Records from a spatial question set
==================================================

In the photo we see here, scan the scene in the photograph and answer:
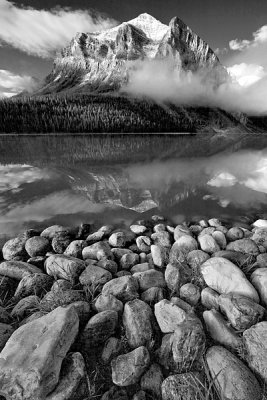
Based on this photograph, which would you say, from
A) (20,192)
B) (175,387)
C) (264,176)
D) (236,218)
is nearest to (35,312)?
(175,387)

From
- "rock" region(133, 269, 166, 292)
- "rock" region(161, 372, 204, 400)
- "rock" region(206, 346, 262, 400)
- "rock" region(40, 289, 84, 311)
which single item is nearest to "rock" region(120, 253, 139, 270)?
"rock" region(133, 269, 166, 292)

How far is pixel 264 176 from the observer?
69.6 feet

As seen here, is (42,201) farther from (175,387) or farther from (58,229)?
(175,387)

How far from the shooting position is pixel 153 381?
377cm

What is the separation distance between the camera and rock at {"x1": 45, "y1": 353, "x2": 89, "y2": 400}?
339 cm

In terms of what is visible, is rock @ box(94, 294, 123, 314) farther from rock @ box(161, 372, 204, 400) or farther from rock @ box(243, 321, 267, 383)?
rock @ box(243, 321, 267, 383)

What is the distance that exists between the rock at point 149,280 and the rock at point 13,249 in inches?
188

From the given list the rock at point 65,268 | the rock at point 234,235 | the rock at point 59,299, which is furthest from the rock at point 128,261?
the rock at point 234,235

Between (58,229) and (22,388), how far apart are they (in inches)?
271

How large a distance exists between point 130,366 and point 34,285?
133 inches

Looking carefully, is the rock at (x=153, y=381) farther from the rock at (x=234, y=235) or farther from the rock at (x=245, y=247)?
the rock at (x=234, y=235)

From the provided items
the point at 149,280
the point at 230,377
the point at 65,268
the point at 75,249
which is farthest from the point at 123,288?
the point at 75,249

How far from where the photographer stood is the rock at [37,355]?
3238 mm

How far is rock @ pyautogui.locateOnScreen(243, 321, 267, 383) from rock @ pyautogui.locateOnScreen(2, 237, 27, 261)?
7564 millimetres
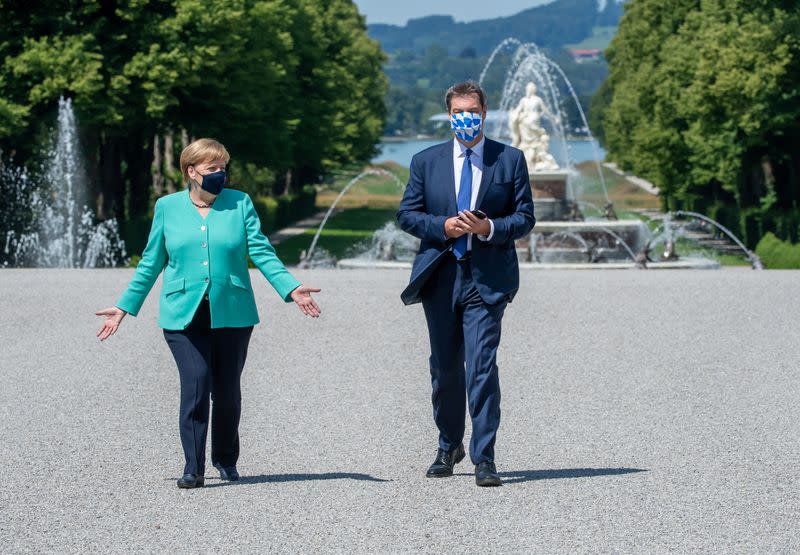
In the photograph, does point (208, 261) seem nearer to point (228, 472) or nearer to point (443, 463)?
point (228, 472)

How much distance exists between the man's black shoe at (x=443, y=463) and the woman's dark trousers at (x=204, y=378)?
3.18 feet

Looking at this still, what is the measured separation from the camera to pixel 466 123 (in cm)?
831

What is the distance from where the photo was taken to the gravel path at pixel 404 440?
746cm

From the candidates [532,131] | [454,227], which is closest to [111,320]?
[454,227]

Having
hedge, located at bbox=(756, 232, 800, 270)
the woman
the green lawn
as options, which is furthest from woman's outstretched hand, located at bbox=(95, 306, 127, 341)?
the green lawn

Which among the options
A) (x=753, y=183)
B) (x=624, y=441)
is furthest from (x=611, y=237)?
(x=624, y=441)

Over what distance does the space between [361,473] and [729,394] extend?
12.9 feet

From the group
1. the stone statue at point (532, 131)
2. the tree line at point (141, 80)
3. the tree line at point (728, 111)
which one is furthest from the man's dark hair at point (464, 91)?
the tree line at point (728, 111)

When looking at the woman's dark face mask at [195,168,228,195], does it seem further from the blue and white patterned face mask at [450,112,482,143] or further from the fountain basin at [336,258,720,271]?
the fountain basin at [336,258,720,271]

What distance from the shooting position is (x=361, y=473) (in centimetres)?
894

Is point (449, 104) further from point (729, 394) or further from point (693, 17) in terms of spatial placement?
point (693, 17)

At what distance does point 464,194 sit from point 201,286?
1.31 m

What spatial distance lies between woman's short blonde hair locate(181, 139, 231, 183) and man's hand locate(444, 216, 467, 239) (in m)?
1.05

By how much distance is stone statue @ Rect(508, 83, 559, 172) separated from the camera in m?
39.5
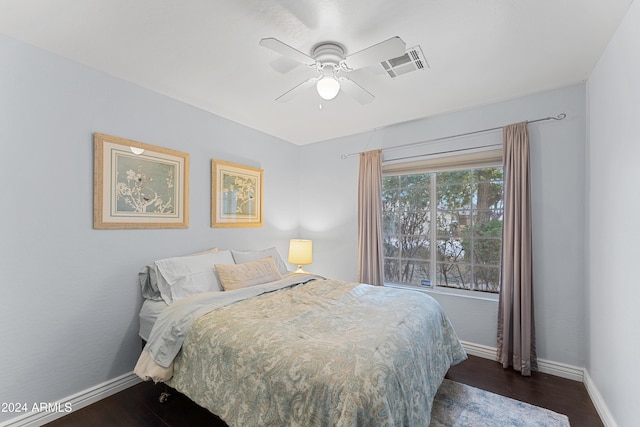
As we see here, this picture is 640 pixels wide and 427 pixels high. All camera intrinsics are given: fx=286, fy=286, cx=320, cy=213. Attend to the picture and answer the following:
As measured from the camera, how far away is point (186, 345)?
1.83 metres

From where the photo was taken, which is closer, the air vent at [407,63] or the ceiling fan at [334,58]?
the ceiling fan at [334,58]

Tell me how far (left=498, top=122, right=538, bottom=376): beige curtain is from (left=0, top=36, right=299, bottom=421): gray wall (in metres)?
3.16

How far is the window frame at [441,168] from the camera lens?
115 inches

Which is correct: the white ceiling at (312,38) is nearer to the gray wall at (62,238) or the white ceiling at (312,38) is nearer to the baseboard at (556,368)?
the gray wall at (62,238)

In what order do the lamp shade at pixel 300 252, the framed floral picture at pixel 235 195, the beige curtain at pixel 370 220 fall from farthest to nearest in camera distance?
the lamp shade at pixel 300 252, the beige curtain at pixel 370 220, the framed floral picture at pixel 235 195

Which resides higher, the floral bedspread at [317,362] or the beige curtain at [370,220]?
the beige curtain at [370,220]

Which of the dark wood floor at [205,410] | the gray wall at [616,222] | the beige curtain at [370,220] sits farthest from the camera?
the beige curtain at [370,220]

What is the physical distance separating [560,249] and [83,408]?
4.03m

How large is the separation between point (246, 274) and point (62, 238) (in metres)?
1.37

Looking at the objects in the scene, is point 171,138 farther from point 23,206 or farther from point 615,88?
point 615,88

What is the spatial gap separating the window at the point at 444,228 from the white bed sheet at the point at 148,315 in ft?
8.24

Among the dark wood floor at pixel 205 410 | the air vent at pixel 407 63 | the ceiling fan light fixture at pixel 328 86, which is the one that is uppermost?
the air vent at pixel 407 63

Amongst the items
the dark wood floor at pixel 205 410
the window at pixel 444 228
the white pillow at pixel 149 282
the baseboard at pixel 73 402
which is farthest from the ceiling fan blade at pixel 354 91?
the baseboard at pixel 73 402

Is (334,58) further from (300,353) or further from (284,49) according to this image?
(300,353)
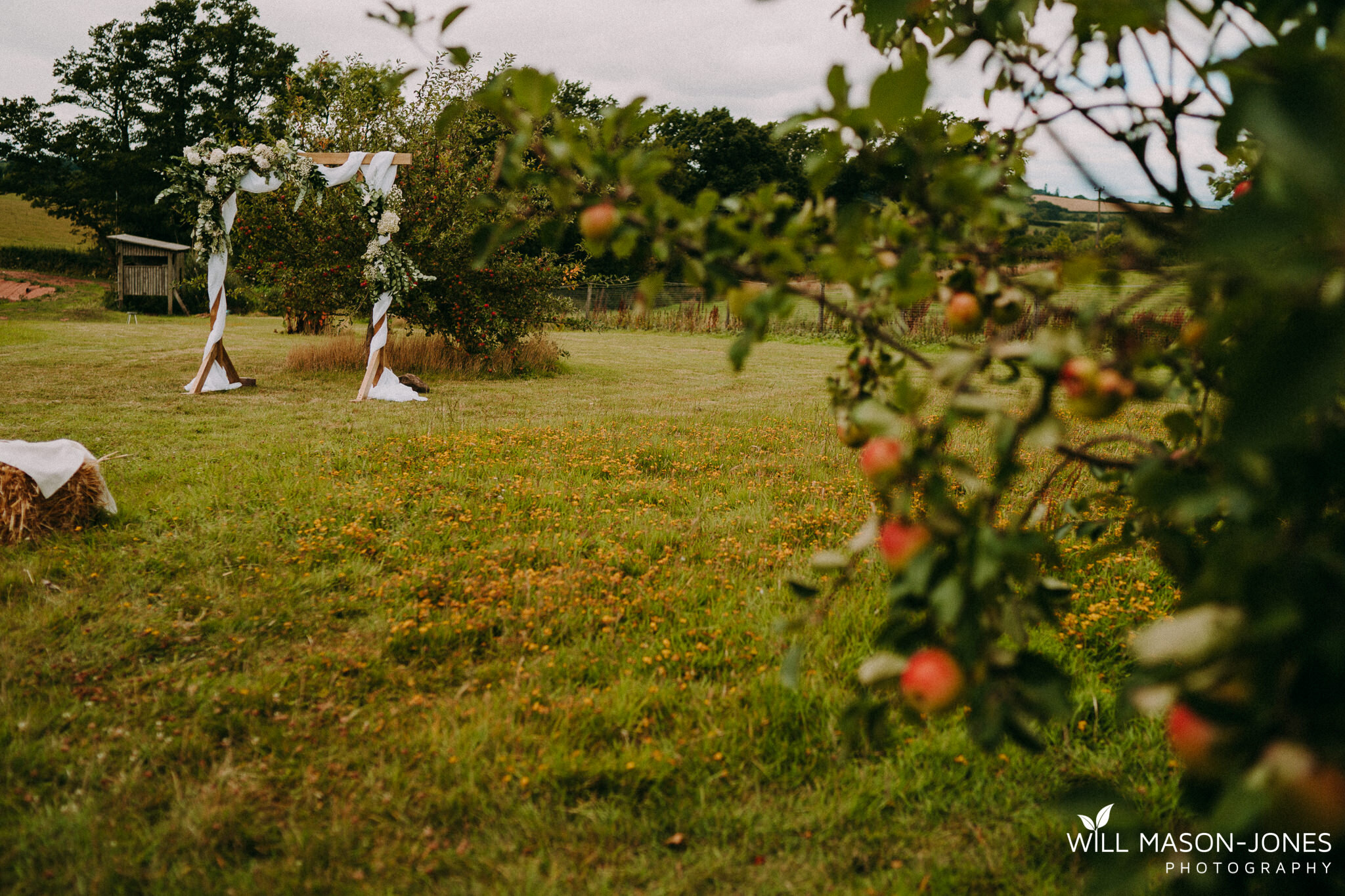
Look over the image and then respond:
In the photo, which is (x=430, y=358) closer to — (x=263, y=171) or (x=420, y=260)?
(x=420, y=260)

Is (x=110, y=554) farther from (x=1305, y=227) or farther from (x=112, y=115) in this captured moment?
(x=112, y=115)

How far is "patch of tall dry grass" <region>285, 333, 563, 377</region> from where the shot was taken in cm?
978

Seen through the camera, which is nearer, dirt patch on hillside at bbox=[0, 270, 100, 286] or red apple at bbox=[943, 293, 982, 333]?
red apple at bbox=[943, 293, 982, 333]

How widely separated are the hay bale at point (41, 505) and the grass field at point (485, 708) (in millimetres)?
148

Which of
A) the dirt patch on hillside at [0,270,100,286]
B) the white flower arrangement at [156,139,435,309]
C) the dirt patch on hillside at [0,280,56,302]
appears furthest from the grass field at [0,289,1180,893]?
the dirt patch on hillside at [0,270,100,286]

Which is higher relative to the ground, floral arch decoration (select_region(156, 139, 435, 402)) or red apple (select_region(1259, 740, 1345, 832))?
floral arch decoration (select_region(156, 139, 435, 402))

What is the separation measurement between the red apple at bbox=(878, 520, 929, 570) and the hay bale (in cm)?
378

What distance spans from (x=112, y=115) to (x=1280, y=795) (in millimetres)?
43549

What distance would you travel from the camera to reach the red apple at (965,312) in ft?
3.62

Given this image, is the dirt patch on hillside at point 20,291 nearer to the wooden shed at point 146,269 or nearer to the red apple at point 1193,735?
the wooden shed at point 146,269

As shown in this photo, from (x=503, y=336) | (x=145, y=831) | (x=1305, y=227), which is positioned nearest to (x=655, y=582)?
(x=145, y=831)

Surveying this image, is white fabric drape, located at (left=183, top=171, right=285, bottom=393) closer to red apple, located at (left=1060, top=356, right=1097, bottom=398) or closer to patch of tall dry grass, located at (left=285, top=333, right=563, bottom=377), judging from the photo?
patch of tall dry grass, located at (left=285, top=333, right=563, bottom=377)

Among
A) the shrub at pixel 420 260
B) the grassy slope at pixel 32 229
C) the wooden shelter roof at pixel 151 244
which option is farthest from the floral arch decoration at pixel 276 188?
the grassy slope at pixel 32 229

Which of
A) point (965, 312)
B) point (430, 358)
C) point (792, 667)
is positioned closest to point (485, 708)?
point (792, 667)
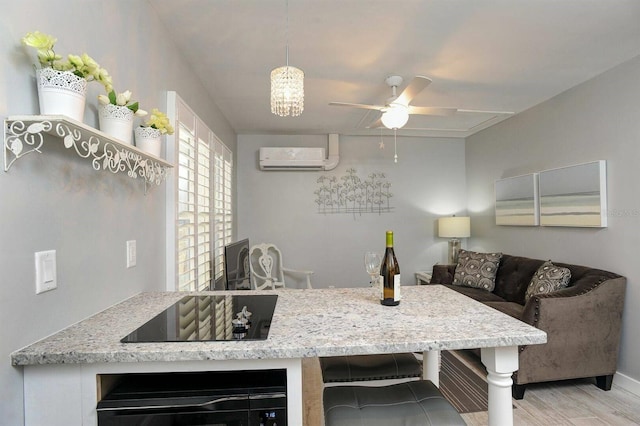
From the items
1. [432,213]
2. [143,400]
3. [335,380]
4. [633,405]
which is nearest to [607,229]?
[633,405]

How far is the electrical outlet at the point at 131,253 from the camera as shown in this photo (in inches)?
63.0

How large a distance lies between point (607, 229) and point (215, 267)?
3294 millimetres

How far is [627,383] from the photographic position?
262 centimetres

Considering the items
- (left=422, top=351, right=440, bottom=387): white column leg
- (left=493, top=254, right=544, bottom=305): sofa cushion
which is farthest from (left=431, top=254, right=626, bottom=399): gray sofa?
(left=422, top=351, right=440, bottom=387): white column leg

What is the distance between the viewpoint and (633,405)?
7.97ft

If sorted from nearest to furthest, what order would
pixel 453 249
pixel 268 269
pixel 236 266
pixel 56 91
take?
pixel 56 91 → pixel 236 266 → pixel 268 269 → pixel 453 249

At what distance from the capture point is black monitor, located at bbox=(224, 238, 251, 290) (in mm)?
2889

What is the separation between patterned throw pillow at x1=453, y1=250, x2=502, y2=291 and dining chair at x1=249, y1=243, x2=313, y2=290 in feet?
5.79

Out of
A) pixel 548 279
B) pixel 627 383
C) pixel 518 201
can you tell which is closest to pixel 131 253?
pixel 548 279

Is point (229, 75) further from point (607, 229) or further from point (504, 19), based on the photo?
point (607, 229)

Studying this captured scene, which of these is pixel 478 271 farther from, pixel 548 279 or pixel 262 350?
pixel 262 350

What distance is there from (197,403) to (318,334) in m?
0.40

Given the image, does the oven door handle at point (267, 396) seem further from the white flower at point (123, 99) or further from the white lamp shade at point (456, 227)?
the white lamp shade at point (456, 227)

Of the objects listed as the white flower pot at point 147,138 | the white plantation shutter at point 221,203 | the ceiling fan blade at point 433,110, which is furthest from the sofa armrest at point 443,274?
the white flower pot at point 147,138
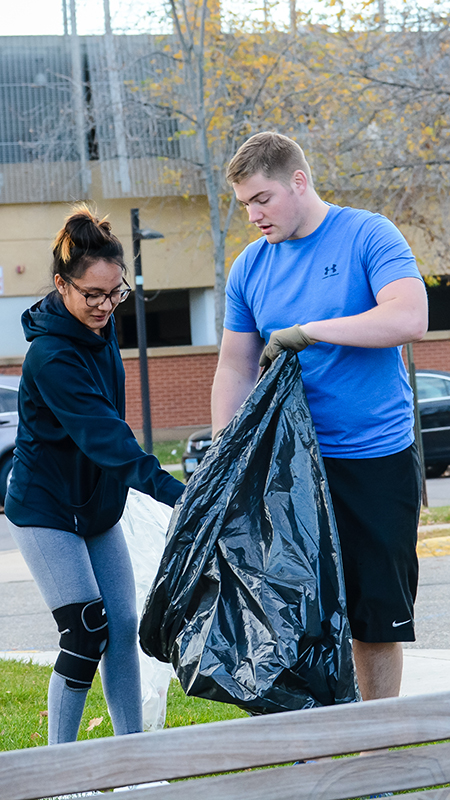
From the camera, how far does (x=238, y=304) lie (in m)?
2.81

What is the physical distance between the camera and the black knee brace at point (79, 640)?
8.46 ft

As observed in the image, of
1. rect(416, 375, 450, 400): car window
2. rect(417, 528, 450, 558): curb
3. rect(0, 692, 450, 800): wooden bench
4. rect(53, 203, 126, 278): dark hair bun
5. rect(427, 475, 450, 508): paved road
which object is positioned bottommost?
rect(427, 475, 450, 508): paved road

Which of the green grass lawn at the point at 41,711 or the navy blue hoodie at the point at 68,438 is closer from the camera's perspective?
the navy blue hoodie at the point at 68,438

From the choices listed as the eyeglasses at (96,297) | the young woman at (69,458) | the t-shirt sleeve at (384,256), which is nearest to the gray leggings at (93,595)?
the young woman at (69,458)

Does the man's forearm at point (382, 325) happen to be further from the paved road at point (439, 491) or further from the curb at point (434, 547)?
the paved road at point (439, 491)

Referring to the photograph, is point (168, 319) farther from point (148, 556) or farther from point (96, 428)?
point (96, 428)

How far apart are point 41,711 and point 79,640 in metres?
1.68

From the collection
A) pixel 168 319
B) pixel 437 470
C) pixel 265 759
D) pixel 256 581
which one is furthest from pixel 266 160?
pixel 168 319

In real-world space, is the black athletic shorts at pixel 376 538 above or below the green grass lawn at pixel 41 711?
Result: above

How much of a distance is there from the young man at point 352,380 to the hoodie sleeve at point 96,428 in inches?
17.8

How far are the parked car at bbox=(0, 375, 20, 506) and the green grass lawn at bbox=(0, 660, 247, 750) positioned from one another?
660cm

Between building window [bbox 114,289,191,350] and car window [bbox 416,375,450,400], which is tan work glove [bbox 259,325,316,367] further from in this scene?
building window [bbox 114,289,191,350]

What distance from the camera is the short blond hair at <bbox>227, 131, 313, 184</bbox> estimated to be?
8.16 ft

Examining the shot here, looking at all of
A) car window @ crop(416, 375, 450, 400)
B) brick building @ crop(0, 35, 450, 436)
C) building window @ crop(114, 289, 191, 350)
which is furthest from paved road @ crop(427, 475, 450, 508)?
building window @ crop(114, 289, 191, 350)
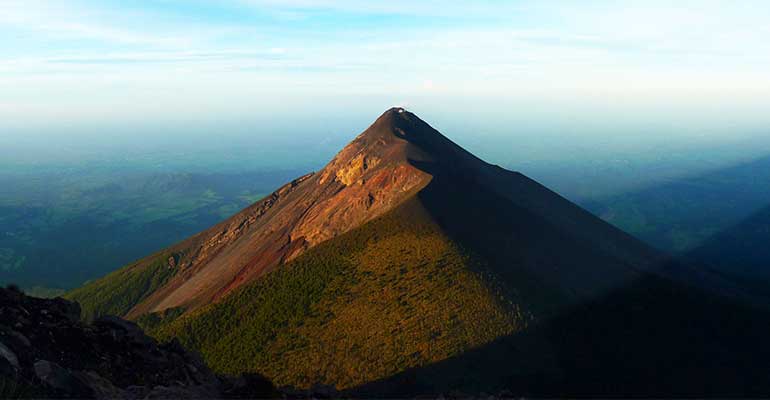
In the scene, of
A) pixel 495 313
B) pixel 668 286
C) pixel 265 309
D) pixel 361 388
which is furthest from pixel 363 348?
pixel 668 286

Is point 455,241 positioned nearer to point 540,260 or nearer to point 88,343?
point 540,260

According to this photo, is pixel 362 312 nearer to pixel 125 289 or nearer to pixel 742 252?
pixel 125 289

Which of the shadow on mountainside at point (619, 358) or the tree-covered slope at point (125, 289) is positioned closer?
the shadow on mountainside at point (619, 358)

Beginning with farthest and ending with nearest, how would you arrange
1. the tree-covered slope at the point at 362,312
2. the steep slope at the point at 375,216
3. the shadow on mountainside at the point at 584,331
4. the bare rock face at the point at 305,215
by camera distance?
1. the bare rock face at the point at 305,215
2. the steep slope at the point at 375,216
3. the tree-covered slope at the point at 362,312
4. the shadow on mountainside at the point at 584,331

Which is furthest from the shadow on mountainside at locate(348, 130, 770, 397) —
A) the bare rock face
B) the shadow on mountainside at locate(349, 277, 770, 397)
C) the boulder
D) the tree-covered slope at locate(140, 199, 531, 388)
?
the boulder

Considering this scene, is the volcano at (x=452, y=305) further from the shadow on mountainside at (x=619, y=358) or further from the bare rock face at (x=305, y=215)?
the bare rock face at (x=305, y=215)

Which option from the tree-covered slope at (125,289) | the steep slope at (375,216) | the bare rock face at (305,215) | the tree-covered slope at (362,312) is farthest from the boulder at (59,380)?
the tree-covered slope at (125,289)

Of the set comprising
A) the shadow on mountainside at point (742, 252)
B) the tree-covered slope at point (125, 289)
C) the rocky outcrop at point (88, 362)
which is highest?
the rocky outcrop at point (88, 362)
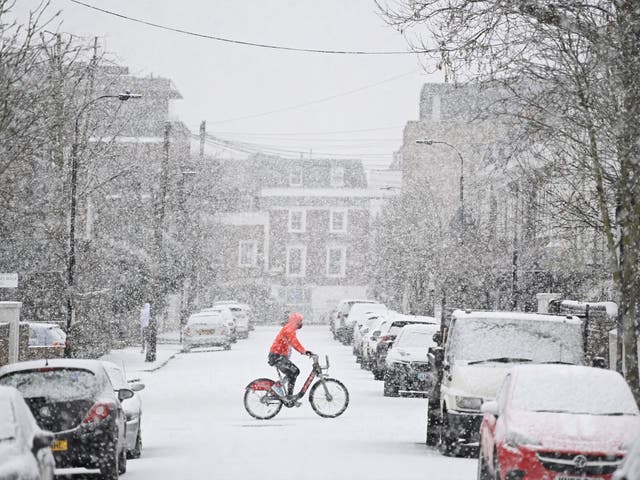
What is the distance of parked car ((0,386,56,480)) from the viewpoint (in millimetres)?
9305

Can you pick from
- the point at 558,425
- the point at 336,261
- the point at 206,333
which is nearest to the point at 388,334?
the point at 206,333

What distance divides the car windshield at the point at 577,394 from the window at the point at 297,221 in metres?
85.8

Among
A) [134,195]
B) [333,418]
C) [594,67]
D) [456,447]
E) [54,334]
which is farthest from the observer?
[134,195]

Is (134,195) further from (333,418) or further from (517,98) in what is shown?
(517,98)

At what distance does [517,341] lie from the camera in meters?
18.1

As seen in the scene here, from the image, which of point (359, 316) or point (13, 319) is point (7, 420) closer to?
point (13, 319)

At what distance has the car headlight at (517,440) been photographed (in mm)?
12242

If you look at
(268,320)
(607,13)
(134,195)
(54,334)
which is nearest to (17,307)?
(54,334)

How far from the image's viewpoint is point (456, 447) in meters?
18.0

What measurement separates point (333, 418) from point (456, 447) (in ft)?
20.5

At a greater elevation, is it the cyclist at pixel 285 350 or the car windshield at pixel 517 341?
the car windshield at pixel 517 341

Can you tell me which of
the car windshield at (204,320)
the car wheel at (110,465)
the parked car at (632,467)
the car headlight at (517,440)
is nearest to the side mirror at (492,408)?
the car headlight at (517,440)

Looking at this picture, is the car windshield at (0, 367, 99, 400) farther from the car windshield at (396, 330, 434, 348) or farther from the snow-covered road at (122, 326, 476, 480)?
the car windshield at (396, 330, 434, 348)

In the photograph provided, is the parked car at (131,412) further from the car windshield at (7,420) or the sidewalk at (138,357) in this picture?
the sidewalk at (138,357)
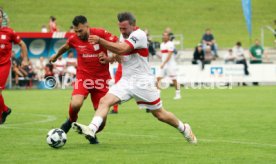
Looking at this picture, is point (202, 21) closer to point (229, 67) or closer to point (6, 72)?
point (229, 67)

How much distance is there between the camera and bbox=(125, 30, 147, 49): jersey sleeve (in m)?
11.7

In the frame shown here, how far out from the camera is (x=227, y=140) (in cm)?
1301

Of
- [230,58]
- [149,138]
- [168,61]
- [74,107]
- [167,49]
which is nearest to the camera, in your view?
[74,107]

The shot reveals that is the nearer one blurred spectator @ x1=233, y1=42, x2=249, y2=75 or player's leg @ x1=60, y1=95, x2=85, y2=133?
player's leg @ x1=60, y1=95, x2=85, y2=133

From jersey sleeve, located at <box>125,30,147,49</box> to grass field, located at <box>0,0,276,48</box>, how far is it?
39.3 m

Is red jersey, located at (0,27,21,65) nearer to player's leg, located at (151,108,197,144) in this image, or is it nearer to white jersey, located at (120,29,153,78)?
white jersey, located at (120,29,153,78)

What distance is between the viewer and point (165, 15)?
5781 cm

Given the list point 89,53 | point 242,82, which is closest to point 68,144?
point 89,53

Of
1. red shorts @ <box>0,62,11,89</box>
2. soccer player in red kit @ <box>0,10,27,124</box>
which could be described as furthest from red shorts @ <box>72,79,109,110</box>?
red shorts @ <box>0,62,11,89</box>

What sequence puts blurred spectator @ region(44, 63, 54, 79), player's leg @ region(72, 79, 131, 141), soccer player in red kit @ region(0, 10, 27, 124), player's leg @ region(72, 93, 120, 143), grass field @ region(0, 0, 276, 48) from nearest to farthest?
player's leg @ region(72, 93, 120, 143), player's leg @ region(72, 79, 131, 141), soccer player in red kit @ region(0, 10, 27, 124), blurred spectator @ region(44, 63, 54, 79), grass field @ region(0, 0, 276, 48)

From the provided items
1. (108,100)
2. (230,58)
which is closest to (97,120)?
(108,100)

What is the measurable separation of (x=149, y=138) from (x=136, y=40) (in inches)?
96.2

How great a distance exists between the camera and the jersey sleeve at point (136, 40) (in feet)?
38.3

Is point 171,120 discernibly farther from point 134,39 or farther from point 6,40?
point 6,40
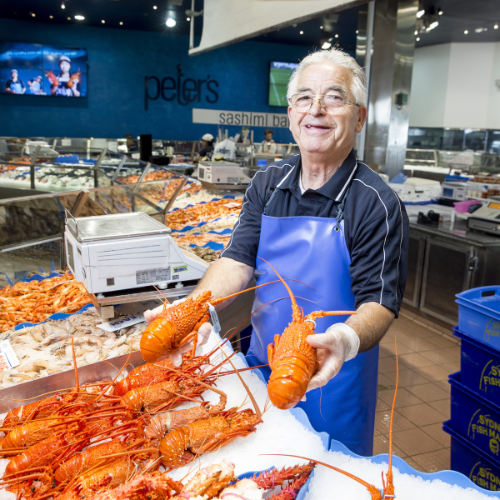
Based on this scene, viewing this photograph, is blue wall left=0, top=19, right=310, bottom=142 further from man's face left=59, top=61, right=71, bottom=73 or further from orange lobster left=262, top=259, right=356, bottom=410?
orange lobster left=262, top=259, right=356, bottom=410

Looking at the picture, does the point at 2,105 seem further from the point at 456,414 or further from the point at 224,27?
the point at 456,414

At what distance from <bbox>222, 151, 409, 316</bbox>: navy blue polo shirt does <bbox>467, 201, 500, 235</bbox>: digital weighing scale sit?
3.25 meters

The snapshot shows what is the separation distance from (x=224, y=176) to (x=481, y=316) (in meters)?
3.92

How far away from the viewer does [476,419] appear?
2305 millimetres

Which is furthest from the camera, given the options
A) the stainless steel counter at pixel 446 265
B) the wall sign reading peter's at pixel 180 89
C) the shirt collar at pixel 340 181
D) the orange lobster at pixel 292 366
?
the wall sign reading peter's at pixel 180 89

==================================================

## REQUIRED WORK:
Copy the items above verbatim, from the line with "What is the measurable" up to and including the line with "3.25 meters", leaving out any pictures.

## TASK OUTPUT:
What is the measurable separation of (x=149, y=138) from (x=136, y=40) (in inches)?
96.2

How great a distance exists between the camera and the jersey sleeve at point (136, 40) (in feet)?
38.3

Is point 171,120 discernibly farther from point 134,39 or farther from point 6,40?
point 6,40
Based on this scene, viewing this photograph, is blue wall left=0, top=19, right=310, bottom=142 further from man's face left=59, top=61, right=71, bottom=73 or further from orange lobster left=262, top=259, right=356, bottom=410?
orange lobster left=262, top=259, right=356, bottom=410

Looking at the picture, does the point at 2,105 seem further from the point at 456,414 or further from the point at 224,27?
the point at 456,414

At what distance from <bbox>222, 151, 409, 316</bbox>: navy blue polo shirt does <bbox>467, 201, 500, 235</bbox>: digital weighing scale sit?
3.25 meters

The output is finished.